Тогда пятьдесят манифестантов начали голодовку. Она продлилась несколько месяцев. Тех, кто становился совсем слабым, заменяли другие. Таким образом на площади постоянно находились около двадцати голодающих. Атмосфера была необыкновенной. Прохожие останавливались, чтобы поговорить с нами, артисты приходили нас поддержать, самые лучшие ораторы произносили речи с балконов. По ночам мы пели и снова собирали вокруг себя народ. Иногда я возвращалась домой, чтобы немного поспать. Я радовалась тому, что оставила сына в Питешти: ему было лучше находиться с моей мамой, чем здесь, в этой революционной обстановке. Сплоченность нашего движения, тем не менее совершенно разрозненного, была удивительной. По телевидению нас представляли как группу хулиганов без стыда и совести. Иллиеску прислал цыган, которые продавали бутерброды и пиво вокруг площади: именно их и показывали по телевизору, чтобы дискредитировать нас, сознательно не упоминая, кто мы такие.

Отель «Континенталь», расположенный неподалеку, был заполнен иностранными журналистами, заинтересовавшимися нашим мирным протестом. Их присутствие гарантировало нашу неприкосновенность: Иллиеску никогда бы не осмелился разогнать нас с помощью солдат перед камерами всего мира. Ведь он утверждал, что является демократическим лидером! К тому же он запланировал президентские выборы на 20 мая. Поэтому в апреле мы начали требовать, чтобы бывшим членам коммунистической партии запретили выставлять свои кандидатуры. Но никто не удивился, когда Ион Иллиеску был переизбран на новый срок.

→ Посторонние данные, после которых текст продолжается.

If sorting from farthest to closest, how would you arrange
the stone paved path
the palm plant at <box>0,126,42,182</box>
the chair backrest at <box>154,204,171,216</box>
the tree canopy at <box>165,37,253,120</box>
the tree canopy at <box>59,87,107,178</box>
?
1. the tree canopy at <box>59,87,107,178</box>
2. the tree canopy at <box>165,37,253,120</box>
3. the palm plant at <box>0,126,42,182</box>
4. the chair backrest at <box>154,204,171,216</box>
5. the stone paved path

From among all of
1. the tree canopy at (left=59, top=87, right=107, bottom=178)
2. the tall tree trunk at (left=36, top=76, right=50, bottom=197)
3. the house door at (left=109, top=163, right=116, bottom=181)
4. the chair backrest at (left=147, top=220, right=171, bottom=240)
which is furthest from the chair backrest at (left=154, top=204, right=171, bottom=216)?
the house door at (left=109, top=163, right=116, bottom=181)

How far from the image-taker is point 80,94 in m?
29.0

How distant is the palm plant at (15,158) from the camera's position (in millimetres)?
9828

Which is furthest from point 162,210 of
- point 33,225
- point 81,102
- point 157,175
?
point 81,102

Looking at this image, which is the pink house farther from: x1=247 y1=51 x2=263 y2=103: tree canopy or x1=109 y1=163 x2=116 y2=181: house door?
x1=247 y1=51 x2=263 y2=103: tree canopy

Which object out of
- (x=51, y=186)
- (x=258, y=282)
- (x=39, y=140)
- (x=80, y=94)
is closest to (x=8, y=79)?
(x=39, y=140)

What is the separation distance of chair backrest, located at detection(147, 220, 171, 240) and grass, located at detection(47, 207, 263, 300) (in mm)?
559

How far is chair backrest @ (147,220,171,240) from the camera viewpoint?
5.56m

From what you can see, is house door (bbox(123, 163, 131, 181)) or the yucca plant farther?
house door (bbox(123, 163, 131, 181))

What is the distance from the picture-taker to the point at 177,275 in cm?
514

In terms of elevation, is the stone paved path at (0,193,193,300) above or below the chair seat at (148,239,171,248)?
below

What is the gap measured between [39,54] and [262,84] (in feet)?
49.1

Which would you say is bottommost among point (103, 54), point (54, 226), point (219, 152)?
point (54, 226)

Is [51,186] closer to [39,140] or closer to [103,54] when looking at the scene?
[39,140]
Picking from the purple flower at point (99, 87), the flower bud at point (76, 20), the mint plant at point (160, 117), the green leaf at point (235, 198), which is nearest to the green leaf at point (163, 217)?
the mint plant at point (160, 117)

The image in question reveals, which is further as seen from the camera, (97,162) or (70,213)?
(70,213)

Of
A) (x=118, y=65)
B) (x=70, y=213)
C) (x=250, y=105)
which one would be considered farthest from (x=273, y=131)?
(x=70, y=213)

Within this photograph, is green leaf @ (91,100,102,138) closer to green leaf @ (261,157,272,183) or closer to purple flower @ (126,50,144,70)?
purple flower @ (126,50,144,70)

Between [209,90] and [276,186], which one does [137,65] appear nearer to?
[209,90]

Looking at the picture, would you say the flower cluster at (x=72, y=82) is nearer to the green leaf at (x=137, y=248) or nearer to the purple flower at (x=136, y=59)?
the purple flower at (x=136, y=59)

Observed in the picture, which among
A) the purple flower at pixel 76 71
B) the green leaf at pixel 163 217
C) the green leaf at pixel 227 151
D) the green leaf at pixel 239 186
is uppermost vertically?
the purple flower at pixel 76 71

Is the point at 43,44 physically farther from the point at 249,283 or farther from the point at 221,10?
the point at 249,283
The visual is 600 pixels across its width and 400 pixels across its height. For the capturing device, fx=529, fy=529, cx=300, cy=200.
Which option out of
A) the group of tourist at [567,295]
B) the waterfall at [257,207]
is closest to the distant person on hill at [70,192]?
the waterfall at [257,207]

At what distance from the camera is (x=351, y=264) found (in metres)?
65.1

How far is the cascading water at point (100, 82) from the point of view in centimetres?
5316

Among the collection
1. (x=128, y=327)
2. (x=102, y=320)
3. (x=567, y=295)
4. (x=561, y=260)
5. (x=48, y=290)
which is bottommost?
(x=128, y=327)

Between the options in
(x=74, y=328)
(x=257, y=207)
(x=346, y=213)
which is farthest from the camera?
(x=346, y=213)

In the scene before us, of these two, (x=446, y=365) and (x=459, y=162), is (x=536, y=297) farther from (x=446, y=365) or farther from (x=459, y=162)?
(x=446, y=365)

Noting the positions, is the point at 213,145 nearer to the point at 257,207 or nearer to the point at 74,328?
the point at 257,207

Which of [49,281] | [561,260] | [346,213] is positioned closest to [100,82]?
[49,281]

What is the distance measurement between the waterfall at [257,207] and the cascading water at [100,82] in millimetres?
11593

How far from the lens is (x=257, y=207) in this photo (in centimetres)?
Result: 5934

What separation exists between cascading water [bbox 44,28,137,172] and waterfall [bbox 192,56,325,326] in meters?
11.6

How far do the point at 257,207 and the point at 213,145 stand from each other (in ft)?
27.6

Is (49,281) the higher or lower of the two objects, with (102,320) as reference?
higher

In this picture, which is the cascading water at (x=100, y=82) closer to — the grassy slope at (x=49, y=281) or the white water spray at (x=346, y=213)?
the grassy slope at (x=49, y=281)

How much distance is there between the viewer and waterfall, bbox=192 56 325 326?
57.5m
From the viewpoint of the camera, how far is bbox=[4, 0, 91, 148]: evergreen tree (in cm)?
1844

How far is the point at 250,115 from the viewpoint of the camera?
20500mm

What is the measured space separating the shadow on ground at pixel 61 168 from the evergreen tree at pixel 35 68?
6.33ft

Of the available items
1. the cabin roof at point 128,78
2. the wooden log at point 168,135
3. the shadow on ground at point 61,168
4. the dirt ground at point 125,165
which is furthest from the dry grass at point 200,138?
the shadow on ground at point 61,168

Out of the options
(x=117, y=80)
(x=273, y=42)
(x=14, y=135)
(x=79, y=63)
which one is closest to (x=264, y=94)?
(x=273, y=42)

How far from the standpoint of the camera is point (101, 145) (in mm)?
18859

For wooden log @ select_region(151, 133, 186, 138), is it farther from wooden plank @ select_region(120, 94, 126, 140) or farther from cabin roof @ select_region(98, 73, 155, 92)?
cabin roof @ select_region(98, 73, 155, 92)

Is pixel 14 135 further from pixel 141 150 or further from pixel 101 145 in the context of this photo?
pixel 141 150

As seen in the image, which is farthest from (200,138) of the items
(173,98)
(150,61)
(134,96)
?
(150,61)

Правительство перешло в атаку 13 июня 1990 года. Ночью один молодой человек скользнул в нашу палатку с испуганным видом.

— Мы окружены полицией!

В это трудно было поверить. Минуту спустя я на велосипеде уже осматривала окрестности. Мне не пришлось ехать далеко: возле здания бывшей коммунистической партии я заметила несколько автобусов, откуда высаживались десятки полицейских, вооруженных до зубов. На площади Романа только что припарковались еще три таких же автобуса. Я вернулась на площадь Университета, чтобы предупредить остальных, которые ждали в палатке.